» **DIRECTIONS**
Can you reproduce the items below word for word, from their very first line down through the line containing "51V46H118L116 49V55L120 57L132", and nothing past it?

» **SUPPLIED RECORDS**

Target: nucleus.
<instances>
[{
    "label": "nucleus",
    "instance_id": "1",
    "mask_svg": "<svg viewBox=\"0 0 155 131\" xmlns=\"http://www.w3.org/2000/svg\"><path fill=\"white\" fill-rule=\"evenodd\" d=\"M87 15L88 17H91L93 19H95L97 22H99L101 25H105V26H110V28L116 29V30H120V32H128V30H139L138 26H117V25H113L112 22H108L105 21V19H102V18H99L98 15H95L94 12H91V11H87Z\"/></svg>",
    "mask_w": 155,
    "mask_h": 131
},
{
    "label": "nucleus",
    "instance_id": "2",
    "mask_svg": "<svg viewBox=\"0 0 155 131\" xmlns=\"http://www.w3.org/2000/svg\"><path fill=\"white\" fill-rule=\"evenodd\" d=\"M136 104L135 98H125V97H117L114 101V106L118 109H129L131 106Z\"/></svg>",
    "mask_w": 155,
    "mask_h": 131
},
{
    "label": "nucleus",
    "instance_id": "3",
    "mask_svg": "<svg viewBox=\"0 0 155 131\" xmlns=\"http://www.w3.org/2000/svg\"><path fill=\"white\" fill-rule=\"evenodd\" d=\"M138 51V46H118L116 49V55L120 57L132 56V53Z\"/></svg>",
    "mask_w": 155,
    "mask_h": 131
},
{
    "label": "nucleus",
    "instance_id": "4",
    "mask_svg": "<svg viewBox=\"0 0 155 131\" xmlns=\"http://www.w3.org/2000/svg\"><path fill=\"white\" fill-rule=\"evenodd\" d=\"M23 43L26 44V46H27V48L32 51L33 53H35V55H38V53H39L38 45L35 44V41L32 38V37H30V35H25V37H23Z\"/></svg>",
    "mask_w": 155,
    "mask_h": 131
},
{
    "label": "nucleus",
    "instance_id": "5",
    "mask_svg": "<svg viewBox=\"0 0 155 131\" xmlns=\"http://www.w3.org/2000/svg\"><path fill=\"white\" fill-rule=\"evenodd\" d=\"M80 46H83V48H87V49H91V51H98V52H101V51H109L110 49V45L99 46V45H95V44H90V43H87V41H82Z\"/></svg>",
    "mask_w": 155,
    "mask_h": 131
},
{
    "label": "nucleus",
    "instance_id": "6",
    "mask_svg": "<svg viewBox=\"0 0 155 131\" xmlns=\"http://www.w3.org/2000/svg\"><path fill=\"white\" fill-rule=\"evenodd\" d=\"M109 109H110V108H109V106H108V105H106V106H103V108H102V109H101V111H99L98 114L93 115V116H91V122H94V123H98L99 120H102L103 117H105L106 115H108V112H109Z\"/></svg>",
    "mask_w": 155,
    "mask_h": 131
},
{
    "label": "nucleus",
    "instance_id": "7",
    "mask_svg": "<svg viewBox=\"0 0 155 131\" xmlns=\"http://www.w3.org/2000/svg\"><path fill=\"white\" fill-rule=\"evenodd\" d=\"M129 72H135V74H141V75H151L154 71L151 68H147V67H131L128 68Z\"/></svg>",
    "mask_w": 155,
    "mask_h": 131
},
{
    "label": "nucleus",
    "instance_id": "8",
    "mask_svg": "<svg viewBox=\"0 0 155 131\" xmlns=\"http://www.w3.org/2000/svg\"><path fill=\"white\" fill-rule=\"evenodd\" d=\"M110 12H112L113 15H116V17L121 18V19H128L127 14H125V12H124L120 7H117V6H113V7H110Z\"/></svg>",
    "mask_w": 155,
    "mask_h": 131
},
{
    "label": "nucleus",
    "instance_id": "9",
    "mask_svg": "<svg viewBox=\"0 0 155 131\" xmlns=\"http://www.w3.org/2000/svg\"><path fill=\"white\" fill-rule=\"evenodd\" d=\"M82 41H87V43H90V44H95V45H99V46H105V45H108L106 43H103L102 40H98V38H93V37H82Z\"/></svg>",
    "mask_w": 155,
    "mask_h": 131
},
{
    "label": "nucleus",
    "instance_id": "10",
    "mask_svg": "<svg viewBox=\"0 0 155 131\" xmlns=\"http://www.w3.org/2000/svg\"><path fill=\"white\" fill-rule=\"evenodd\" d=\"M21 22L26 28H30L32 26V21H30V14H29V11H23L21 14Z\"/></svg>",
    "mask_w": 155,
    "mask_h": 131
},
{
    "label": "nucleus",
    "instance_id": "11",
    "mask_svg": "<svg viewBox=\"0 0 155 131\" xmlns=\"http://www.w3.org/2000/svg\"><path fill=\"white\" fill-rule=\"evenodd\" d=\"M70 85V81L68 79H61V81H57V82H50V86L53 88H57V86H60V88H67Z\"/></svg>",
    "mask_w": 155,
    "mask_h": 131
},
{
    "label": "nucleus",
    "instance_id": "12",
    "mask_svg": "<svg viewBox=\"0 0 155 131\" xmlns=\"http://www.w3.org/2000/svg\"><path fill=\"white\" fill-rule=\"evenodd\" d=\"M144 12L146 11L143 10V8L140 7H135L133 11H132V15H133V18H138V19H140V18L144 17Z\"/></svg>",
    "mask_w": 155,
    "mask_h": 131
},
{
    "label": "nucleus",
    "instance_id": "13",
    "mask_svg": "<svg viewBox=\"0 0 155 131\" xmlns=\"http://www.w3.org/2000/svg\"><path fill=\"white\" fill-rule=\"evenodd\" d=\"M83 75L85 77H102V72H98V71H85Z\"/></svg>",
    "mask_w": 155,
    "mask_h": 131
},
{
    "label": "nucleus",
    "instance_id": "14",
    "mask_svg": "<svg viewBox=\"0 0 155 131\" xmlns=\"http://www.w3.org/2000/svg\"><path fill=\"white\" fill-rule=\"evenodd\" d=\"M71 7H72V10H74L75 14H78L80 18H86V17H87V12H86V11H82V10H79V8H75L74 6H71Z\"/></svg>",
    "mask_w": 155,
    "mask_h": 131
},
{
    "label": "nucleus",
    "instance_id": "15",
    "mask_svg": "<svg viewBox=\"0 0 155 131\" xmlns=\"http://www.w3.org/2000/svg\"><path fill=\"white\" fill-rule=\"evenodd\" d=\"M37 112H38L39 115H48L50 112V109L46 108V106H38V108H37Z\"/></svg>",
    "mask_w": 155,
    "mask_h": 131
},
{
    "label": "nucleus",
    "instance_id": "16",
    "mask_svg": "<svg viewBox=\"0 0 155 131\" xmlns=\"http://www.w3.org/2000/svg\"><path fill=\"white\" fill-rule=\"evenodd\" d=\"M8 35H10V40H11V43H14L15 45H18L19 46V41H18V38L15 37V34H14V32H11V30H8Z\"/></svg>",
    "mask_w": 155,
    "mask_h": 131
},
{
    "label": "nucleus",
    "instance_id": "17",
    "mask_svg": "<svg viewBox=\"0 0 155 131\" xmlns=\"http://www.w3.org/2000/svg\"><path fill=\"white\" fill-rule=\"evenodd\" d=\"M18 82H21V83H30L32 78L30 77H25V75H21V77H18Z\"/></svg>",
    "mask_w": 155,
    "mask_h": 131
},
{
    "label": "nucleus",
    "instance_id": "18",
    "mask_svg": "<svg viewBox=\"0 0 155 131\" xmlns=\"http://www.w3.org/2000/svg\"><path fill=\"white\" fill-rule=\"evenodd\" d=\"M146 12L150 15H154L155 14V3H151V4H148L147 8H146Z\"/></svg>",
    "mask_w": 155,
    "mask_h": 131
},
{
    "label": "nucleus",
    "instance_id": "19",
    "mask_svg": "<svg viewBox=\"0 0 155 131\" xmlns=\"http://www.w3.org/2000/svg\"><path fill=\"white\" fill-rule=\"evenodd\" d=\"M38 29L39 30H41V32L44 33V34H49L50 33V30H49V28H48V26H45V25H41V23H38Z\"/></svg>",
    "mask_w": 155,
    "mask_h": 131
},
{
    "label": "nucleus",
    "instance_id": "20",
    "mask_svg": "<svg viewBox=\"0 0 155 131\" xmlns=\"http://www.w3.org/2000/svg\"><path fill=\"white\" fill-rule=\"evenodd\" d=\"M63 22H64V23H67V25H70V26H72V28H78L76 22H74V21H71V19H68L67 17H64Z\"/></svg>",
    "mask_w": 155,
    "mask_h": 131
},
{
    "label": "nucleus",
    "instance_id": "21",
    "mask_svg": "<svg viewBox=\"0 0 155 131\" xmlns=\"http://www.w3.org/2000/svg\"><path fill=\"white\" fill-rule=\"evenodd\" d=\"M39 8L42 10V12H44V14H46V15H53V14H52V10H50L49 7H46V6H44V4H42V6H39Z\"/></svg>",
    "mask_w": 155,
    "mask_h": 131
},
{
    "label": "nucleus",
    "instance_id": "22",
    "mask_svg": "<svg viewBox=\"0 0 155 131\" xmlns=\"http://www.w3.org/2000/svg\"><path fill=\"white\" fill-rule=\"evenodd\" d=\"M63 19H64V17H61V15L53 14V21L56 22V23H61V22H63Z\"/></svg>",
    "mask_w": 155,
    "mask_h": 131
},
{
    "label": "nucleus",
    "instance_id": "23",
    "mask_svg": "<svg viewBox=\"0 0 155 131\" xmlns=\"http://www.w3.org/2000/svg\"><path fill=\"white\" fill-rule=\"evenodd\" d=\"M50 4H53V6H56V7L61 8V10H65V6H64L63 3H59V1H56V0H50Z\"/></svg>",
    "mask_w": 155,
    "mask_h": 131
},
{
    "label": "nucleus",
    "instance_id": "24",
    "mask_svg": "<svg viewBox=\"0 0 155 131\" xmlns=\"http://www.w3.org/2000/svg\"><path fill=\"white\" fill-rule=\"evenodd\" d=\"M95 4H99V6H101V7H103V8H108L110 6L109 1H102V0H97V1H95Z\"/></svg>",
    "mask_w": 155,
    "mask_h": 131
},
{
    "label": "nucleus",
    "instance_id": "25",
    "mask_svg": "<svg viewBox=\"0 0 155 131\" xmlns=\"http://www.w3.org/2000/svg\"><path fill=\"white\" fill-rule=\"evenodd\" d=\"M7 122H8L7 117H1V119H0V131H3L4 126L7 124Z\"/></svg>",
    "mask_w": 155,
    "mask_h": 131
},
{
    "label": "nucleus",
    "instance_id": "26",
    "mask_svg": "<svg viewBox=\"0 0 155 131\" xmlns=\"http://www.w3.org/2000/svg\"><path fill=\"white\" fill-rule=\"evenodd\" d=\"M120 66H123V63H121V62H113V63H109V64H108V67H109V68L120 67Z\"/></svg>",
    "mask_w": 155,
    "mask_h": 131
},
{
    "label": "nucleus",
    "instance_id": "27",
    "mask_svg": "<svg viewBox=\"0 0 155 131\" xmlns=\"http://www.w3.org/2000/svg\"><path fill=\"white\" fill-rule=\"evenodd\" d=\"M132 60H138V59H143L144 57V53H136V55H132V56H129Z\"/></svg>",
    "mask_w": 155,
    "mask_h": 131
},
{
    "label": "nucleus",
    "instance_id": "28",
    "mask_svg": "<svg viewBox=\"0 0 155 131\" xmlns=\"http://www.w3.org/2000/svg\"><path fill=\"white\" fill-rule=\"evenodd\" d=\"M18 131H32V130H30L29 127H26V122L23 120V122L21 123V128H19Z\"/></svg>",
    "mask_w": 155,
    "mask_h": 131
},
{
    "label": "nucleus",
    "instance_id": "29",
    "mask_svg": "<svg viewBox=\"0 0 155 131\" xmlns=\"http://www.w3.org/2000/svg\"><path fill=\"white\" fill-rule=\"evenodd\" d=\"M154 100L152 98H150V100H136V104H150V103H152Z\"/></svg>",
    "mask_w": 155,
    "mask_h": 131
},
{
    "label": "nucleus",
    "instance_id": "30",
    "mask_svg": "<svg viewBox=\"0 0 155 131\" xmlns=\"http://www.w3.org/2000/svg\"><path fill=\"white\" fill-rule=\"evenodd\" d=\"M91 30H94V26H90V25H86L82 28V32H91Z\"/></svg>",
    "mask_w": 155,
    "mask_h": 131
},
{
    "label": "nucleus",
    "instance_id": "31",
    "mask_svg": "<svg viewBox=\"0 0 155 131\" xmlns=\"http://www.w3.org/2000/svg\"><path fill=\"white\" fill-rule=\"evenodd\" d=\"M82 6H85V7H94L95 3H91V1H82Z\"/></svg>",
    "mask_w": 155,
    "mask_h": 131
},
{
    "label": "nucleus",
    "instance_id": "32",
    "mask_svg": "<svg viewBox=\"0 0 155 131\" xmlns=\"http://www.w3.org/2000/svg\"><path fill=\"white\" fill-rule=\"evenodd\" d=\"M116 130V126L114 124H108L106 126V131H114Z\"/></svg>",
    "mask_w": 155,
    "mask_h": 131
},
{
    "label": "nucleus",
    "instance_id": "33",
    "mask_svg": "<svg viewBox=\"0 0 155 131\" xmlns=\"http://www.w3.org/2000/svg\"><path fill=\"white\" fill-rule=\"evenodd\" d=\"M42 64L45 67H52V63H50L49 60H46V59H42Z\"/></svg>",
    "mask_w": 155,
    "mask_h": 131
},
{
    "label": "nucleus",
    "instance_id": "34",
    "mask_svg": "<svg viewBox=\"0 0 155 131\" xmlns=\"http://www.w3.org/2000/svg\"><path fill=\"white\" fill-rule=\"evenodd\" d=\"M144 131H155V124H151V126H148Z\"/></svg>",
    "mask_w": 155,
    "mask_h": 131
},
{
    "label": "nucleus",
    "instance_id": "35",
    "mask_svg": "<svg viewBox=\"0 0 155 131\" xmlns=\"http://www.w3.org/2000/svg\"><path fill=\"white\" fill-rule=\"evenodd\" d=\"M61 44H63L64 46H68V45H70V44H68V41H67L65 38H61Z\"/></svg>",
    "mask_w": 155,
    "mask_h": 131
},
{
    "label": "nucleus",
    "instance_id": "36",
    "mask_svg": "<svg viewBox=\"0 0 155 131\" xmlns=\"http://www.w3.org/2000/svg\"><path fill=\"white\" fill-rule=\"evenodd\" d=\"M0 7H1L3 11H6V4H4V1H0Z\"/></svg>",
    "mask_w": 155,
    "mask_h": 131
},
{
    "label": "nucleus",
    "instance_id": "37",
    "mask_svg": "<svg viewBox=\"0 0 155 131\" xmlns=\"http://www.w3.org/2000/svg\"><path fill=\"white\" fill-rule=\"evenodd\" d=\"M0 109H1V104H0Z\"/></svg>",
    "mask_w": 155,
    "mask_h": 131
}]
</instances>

» **WRITTEN REPLY**
Target: nucleus.
<instances>
[{
    "label": "nucleus",
    "instance_id": "1",
    "mask_svg": "<svg viewBox=\"0 0 155 131\" xmlns=\"http://www.w3.org/2000/svg\"><path fill=\"white\" fill-rule=\"evenodd\" d=\"M87 15L88 17H91L93 19H95L97 22H99L101 25H105V26H110V28L116 29V30H120V32H128V30H139L138 26H117V25H113L112 22H108L105 21V19H102V18H99L98 15H95L94 12H91V11H87Z\"/></svg>",
    "mask_w": 155,
    "mask_h": 131
},
{
    "label": "nucleus",
    "instance_id": "2",
    "mask_svg": "<svg viewBox=\"0 0 155 131\" xmlns=\"http://www.w3.org/2000/svg\"><path fill=\"white\" fill-rule=\"evenodd\" d=\"M136 104L135 98H125V97H117L114 101V106L118 109H129L131 106Z\"/></svg>",
    "mask_w": 155,
    "mask_h": 131
},
{
    "label": "nucleus",
    "instance_id": "3",
    "mask_svg": "<svg viewBox=\"0 0 155 131\" xmlns=\"http://www.w3.org/2000/svg\"><path fill=\"white\" fill-rule=\"evenodd\" d=\"M138 51V46H118L116 49V55L120 57L132 56V53Z\"/></svg>",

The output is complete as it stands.